The main layout of my rehab was split into 4 areas; strength & conditioning (S&C), physiology, physiotherapy and soft tissue therapy. S&C had 2 areas of focus; trunk stability and foot/ankle rehab, minimising the range of motion of my foot in the early stages of recovery but strengthening as much as possible. The physiology sessions helped me not only work out ways I can train my body for anaerobic and aerobic development, but also how to better focus my mind for the heavier endurance sessions. A watt bike and a pool are all you need to keep fit during early stages of rehab. The benefit of being in a big boot for 6 weeks is the security it allows around the foot and ankle. You can push yourself through bike sessions with little risk to the injured achilles. I had to be a little tentative when out of the boot but soon built the strength again. Patience is the key at the transitions.
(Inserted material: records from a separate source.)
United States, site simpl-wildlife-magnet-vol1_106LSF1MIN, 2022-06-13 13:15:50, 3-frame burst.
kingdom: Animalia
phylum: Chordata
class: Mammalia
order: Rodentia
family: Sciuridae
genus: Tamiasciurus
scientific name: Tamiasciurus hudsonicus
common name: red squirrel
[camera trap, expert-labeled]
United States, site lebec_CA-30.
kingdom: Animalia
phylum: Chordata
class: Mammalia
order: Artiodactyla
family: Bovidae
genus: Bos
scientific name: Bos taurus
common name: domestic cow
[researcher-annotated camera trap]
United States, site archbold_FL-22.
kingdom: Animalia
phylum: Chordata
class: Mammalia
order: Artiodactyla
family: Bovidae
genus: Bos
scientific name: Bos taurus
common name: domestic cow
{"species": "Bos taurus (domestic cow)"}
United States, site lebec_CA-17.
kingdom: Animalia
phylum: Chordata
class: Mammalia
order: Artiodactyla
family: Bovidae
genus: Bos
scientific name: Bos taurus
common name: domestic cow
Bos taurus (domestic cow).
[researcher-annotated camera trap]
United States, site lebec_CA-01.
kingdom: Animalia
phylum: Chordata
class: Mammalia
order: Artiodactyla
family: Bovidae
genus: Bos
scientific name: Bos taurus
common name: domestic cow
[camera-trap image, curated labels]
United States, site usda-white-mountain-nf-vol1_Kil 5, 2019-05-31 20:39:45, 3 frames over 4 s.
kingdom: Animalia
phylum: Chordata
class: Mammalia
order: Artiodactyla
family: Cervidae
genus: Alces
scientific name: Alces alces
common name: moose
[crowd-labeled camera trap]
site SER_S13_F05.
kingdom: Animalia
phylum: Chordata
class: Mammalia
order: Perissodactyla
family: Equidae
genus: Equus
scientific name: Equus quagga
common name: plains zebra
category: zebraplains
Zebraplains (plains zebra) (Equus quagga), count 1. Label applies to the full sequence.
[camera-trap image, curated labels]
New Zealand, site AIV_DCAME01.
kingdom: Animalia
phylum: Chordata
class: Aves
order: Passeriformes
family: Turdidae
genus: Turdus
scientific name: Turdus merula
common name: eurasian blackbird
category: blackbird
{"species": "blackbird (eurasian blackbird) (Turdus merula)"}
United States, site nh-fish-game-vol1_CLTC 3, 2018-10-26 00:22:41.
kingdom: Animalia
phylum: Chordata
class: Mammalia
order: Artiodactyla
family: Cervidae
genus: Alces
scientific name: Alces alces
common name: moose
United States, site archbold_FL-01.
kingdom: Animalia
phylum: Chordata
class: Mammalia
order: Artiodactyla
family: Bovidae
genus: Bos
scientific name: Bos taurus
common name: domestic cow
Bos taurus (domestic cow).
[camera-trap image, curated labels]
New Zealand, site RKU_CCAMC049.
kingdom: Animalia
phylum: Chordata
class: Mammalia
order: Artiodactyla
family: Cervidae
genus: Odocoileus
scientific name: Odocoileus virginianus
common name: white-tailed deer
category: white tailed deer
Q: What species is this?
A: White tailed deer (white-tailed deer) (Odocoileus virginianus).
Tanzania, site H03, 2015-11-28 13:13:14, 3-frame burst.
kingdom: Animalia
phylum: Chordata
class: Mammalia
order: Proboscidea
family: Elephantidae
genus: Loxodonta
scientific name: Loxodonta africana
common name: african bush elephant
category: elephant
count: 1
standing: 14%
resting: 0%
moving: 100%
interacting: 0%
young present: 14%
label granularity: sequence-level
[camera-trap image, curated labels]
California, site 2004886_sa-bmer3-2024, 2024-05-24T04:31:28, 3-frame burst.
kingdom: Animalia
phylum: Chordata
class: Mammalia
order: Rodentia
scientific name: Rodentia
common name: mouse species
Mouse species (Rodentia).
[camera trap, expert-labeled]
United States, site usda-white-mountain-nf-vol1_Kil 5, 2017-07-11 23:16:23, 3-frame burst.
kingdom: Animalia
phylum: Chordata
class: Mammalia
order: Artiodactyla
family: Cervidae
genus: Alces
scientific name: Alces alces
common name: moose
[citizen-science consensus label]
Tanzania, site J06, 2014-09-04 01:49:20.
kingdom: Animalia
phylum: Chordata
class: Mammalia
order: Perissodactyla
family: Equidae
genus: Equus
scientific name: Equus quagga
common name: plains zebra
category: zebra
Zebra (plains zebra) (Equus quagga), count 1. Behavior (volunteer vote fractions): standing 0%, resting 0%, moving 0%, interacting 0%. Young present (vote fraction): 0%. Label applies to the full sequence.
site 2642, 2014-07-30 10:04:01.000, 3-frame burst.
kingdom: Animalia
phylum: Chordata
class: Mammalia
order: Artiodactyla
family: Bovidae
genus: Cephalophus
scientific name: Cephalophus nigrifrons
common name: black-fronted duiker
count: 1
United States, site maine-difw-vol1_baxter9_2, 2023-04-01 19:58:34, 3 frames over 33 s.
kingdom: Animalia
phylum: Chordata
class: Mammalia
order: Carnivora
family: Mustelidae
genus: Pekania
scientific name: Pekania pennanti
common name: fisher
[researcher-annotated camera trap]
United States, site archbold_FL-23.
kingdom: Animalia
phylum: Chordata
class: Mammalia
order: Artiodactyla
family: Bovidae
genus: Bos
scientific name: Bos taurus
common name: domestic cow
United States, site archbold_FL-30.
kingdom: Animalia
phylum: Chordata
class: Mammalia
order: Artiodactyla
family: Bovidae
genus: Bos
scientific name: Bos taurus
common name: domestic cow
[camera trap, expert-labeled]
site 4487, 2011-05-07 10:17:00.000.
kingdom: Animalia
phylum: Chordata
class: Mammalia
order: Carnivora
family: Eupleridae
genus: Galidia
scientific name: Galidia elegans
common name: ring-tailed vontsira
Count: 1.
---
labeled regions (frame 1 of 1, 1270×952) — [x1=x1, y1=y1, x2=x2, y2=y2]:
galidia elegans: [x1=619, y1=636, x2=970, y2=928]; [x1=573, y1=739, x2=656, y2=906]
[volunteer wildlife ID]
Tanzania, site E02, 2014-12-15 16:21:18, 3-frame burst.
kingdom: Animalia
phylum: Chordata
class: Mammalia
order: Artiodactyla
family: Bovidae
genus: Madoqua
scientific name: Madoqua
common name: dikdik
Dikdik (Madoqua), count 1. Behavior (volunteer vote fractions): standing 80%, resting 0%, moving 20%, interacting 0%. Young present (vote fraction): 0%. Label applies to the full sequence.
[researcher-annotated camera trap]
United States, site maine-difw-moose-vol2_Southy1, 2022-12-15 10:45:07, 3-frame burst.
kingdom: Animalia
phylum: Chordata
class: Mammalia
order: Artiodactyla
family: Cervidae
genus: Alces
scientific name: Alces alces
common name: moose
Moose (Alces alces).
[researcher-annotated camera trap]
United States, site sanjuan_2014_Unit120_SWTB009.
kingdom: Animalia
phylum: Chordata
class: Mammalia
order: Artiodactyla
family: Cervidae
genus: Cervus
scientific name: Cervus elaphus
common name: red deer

It was important to treat the wound regularly to reduce scar tissue development, as well as keep the foot free and unrestricted through soft tissue massage. The physio sessions 2 – 3 times per week were dedicated to wound recovery, whereas the therapy sessions twice a week were to keep the rest of the body moving and free of restriction. During my time at the IRU, I had my nutrition taken care of and ultrasound checks with the doc to ensure all my tendons were healthy and that things were moving in the right direction. If you are doing rehab without assistance from a rehab unit of some kind, it will require a bit of work and planning but is totally possible to achieve on your own. My advice is to always listen to your body, and take note of any sensations you experience along the way and most importantly, seek advice from a professional.